Excerpts from spatial question data
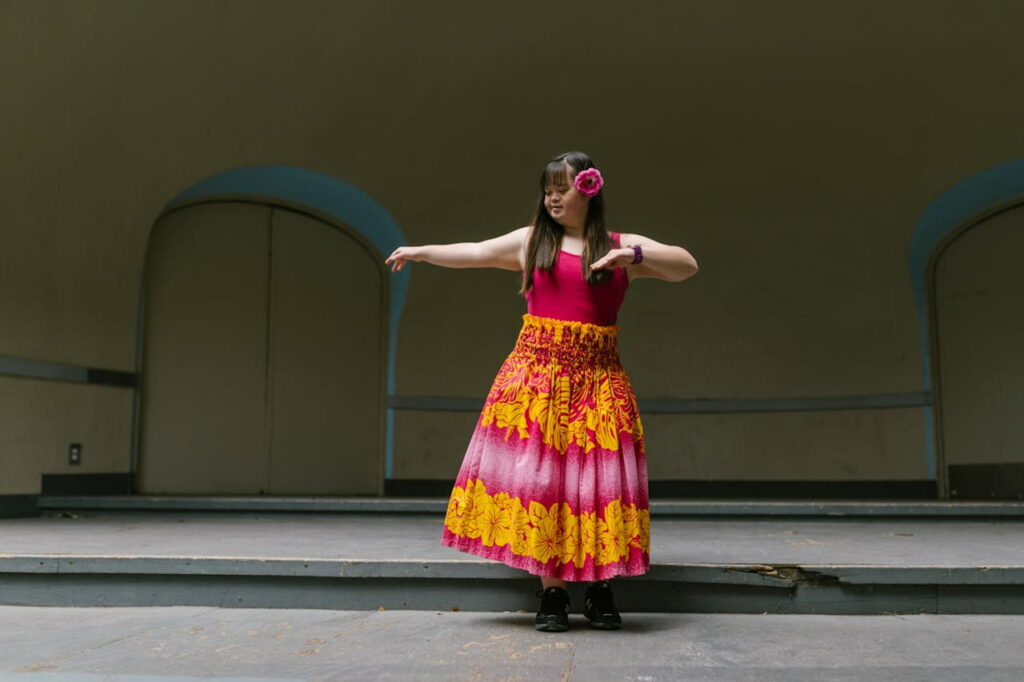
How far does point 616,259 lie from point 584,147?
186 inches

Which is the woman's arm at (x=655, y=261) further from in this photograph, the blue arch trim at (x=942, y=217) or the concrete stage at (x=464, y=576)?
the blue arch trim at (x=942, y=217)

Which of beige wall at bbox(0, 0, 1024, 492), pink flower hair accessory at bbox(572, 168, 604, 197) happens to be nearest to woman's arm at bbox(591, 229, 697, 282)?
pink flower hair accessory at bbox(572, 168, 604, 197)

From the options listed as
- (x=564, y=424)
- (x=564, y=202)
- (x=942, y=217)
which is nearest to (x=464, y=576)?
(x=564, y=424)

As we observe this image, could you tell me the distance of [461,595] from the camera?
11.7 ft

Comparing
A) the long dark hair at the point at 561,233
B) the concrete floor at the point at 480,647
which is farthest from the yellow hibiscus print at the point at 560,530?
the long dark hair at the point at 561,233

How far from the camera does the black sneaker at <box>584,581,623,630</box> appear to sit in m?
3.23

* * *

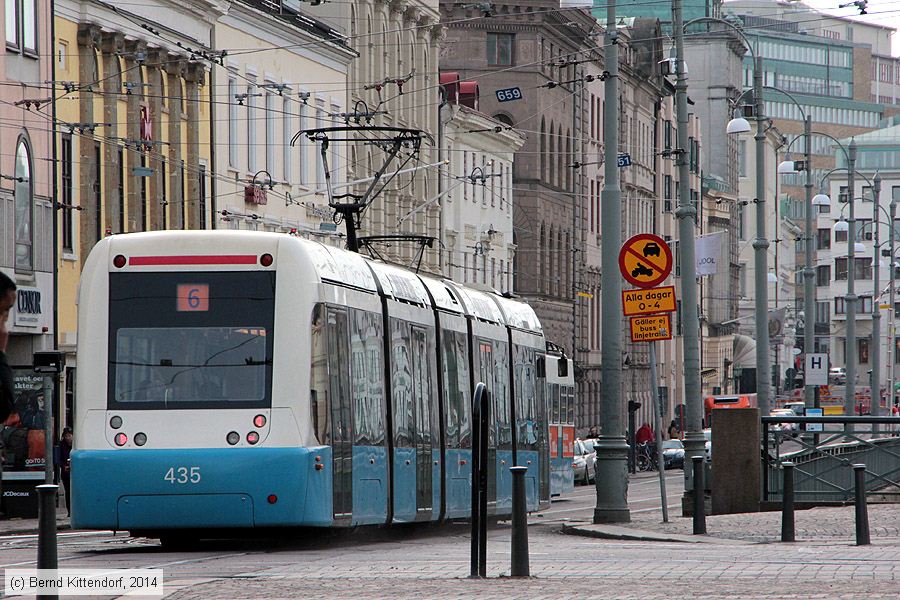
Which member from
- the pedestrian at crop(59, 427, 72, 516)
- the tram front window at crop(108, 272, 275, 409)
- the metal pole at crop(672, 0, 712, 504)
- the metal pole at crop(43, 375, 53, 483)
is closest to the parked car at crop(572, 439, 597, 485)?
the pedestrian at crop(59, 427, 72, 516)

#### What is asked
How many lines above contain the string "dark", matching case exactly? Reply with the number only.

#### Full response
2